Why Is Marriage in Retreat?

"Most theories about the decline of marriage start with the impact of structural changes to the economy. The most important of these — the movement of women in the workforce — undid the equilibrium of the male breadwinner/female homemaker template for marriage that had prevailed since the industrial era. At the same time, the development of a postindustrial, knowledge-based economy has diminished the job prospects and earning power of less-educated men, creating a 'marriage market mismatch' at the lower end of the socioeconomic scale. In the old marriage marketplace, a woman needed a husband for financial security. In the new marriage marketplace, fewer women have that need, and fewer men can cater to it.

"Other theories focus on the more intimate realms of marriage. Until not too long ago, marriage was the only socially and morally acceptable gateway to sexual partnerships. The introduction of the birth control pill in the early 1960s helped to pry much of this regulatory authority over sex away from marriage. Adultery remains a taboo, but in an era of 'friends with benefits,' sex among unmarried or never-married adults carries little if any stigma. This has complicated the case for marriage — and not just because sexual desires can now be respectably accommodated without lifetime commitments, but also because it has increased the demand on marriage to provide something even more precious than sex. More so than ever, people want a spouse to be their lifelong companion, emotional soul mate, partner in the journey toward self-fulfillment. Marriage, in a word, is supposed to be built on love.

"But as social historian Stephanie Coontz has observed, love may be the undoing of marriage. At the very least, it has injected an unstable element into the suddenly fragile heart of an age-old institution. For most of its 5,OOO-year history, marriage had little to do with love. Across cultures and centuries, it thrived as a way to propagate the species; establish people's place in the social and economic order; acquire in-laws; organize productive activity along gender lines; extract labor from the young; and distribute resources from parents to children. Only in the eighteenth century, with the spread of market economies and the Enlightenment, did love and mutual self-fulfillment start to enter into marital bargain. Today, arguably, they're the dominant part. But love can be fickle and self-fulfillment a high bar. Can an institution built on love be as durable as one built on the stouter stuff of economic self-interest? As a society, we're conducting that experiment right now. So far, the answer appears to be no.

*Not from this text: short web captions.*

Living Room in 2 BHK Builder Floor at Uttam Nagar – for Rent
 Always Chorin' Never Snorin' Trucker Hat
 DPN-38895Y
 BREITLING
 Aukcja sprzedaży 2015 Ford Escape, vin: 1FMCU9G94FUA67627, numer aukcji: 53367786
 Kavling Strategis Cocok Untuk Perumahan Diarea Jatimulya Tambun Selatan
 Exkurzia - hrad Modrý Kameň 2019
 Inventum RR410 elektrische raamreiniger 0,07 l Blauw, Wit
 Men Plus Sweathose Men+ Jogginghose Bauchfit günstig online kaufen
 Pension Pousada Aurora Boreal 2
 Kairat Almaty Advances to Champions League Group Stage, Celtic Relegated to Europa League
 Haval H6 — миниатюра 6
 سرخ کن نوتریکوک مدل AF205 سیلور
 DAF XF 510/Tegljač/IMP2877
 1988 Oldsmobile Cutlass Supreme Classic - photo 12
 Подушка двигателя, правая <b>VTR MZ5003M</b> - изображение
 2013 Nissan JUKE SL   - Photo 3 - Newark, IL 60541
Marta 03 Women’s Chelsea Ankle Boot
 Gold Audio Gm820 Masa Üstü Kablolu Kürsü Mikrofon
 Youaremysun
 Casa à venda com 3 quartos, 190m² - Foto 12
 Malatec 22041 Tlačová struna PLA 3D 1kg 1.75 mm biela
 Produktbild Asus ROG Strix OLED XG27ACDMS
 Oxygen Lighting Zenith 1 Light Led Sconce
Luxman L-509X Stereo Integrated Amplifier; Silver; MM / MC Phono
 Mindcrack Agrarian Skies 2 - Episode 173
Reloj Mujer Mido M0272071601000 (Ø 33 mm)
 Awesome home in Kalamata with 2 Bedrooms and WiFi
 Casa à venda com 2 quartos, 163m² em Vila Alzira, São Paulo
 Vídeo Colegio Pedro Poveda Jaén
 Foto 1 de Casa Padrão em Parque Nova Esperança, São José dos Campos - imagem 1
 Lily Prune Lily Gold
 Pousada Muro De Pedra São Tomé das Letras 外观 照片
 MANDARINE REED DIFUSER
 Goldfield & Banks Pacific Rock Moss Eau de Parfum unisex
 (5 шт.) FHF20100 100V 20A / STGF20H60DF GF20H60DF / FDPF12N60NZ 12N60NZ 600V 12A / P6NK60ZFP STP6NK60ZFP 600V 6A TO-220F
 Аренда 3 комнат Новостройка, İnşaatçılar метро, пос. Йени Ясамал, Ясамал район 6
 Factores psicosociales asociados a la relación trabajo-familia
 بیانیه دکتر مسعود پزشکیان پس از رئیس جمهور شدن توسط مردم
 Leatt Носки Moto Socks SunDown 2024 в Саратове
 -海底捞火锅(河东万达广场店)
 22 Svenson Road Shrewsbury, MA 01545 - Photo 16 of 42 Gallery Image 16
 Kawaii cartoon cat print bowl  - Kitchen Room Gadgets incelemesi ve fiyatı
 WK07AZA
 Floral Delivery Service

"In the middle of the twentieth century, the anti-Nazi German theologian Dietrich Bonhoeffer sent a congratulatory letter to some newlyweds of his acquaintance. It contained an aphorism about marriage that reflected an old-fashioned view of the institution. 'It is not your love that sustains the marriage;' he wrote, 'but from now on, the marriage that sustains your love.' Today one would be hard-pressed to find that sentiment expressed anywhere in Western literature or culture. 'If you were to write the same letter to newlyweds now, I don't think they'd have a clue what you were talking about,' said David Blankenhorn, founder and president of the Institute for American Values, a nonpartisan think tank whose mission, among others, is to try to restore what he calls the 'fractured' institution of marriage.

"Other groups have also taken up that challenge, but their contributions so far have been mainly in the realm of diagnosis, not cure. A 2013 research paper, 'Knot Yet: The Benefits and Costs of Delayed Marriage,' did a wonderful job showing how young adults view marriage as a 'capstone' rather than 'cornerstone' arrangement — 'something they do after they have all their other ducks in a row, rather than a foundation for launching into adulthood and parenthood.' Given this new cultural framework for marriage, it's no surprise that it's the high-achieving young adults who are most likely to get hitched. 'Marriage has become a status symbol,' writes Cherlin, 'a highly regarded marker of a successful personal life. . . . Something young adults do after they and their live-in partners have good jobs and a nice apartment.' He noted that in 2012, according to a study by Brides magazine, 36% of newlyweds paid the entire cost of their wedding receptions, and an additional 26% contributed to the cost."